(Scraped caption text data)

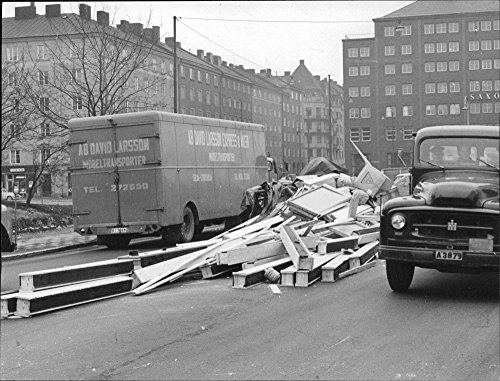 vintage-photo-of-tons-of-lumber-fell-out-of-the-truck-and-lay-on-car-road-in-central-stockholm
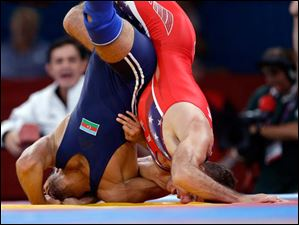 Coleman Scott of the United States competes against Toghrul Asgarov of Azerbaijan (in blue) during the men's 60-kg freestyle wrestling competition.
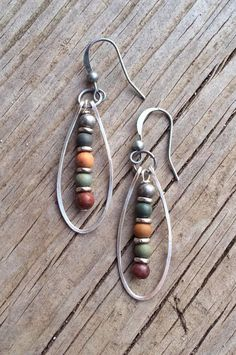"Hammered silver oval hoops with a small dangle made of natural red creek jasper and antiqued silver. Approx 1.5"" in length."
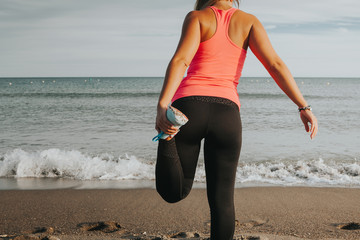 Stretching legs and quadriceps before running workout at the beach. Woman back view.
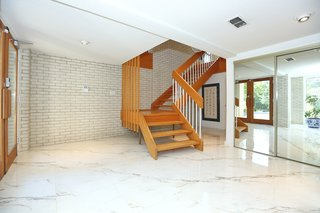 The entrance features marble floors and a grand staircase. The home was built with sturdy 2x6 construction and features plastered walls throughout.
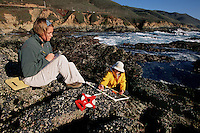 The area exposed at low tide and underwater at high tide is the intertidal zone . Scientists study the rocky intertidal to document changes over time, Soberanes Point, California, Pacific Ocean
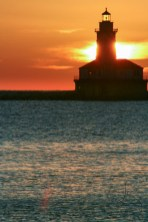 Chicago Harbor Lighthouse silhouetted in front of the sunrise | LotsaSmiles Photography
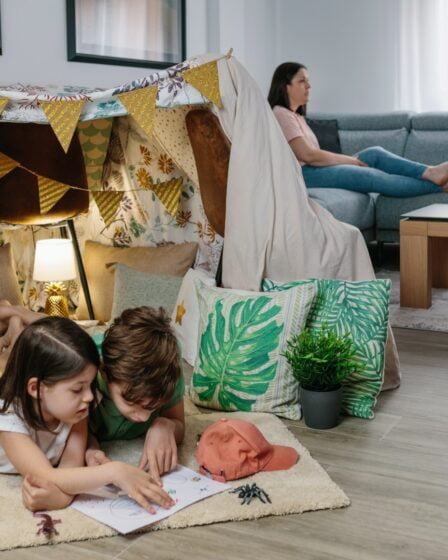 Why Stay at Home Moms Should Cancel Netflix featured image - Children playing camping at home while their mother watches TV sitting on the sofa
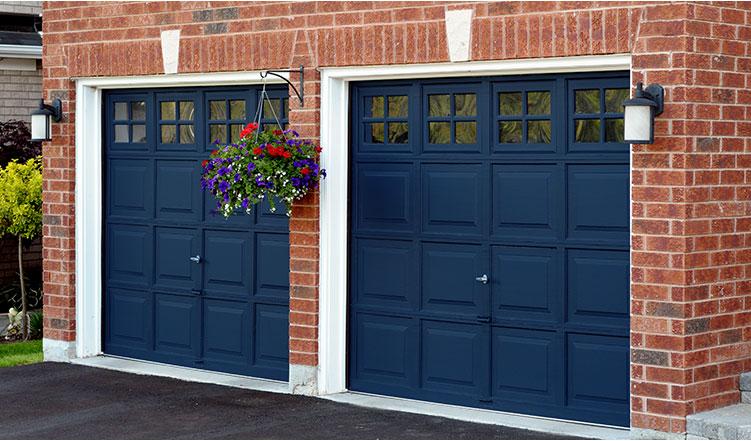 navy blue garage door, red brick walls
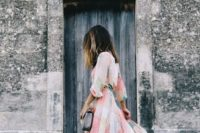 11 a pastel floral maxi dress with long sleeves and a grey clutch are ideal for spring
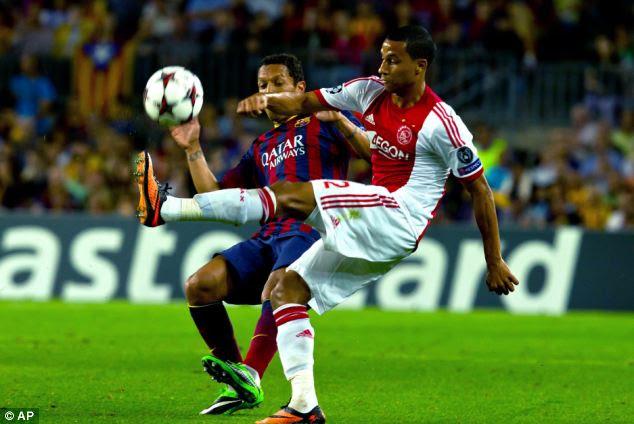 Tussle: Barcelona defender Adriano attempts to block Ajax's Ricardo van Rhijn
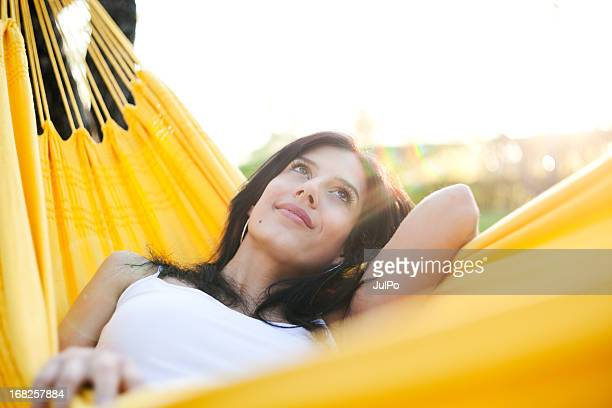 Young woman lying in a yellow hammock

> WORK ITEM: Your reply must hold only the lines from the line containing "The entrance features" through the end of the records above, written out exactly, both ends included, with no pictures, please.

> EXPECTED ANSWER:
 The entrance features marble floors and a grand staircase. The home was built with sturdy 2x6 construction and features plastered walls throughout.
 The area exposed at low tide and underwater at high tide is the intertidal zone . Scientists study the rocky intertidal to document changes over time, Soberanes Point, California, Pacific Ocean
 Chicago Harbor Lighthouse silhouetted in front of the sunrise | LotsaSmiles Photography
 Why Stay at Home Moms Should Cancel Netflix featured image - Children playing camping at home while their mother watches TV sitting on the sofa
 navy blue garage door, red brick walls
 11 a pastel floral maxi dress with long sleeves and a grey clutch are ideal for spring
 Tussle: Barcelona defender Adriano attempts to block Ajax's Ricardo van Rhijn
 Young woman lying in a yellow hammock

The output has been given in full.